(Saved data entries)
-- Opening Marker --
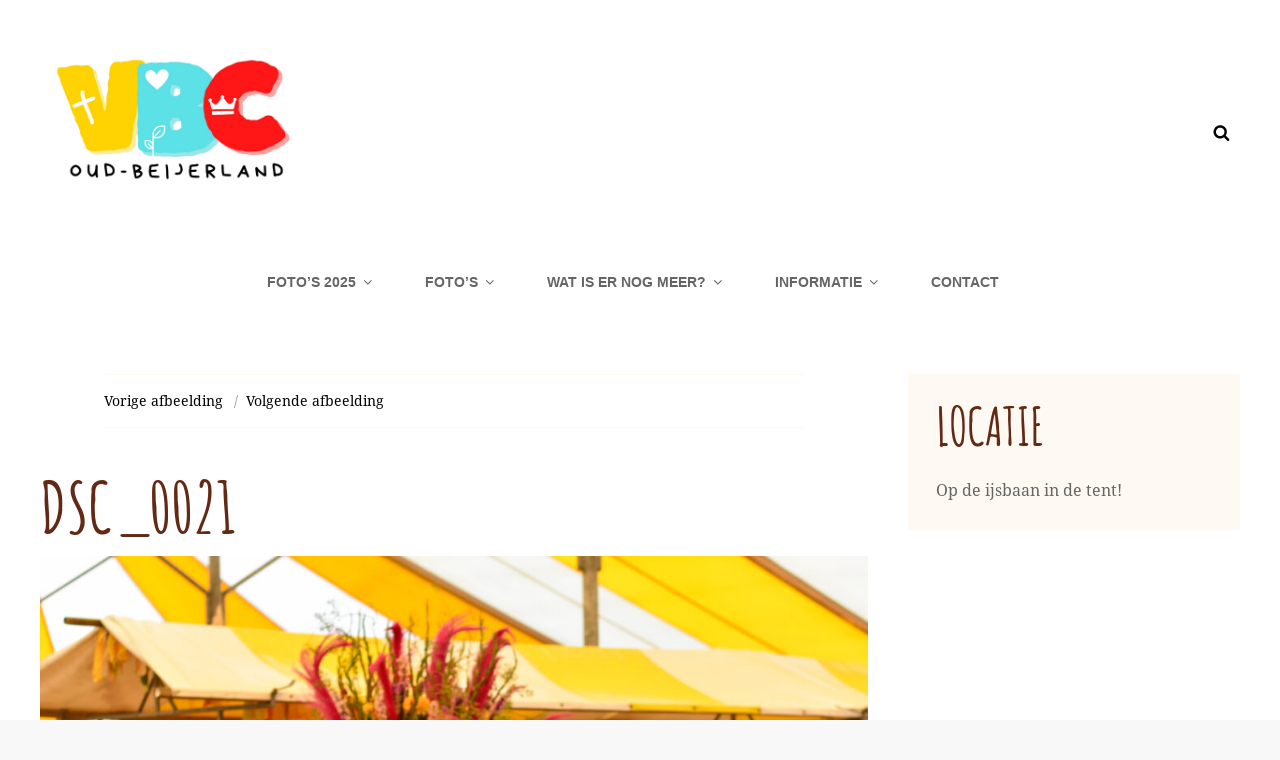

--- FILE ---
content_type: application/javascript
request_url: https://vbc-oud-beijerland.nl/wp-content/themes/kids-camp/assets/js/keyboard-image-navigation.min.js?ver=20160816
body_size: 72
content:
!function(e){e(document).on("keydown.kidsCamp",function(n){var t=!1;if(37===n.which)t=e(".nav-previous a").attr("href");else{if(39!==n.which)return;t=e(".nav-next a").attr("href")}t&&!e("textarea, input").is(":focus")&&(window.location=t)})}(jQuery);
-- Closing Marker --
Output every entry exactly. Pictures stay out.

#### EXERCISE RESULT:
--- FILE ---
content_type: application/javascript
request_url: https://vbc-oud-beijerland.nl/wp-content/themes/kids-camp/assets/js/keyboard-image-navigation.min.js?ver=20160816
body_size: 72
content:
!function(e){e(document).on("keydown.kidsCamp",function(n){var t=!1;if(37===n.which)t=e(".nav-previous a").attr("href");else{if(39!==n.which)return;t=e(".nav-next a").attr("href")}t&&!e("textarea, input").is(":focus")&&(window.location=t)})}(jQuery);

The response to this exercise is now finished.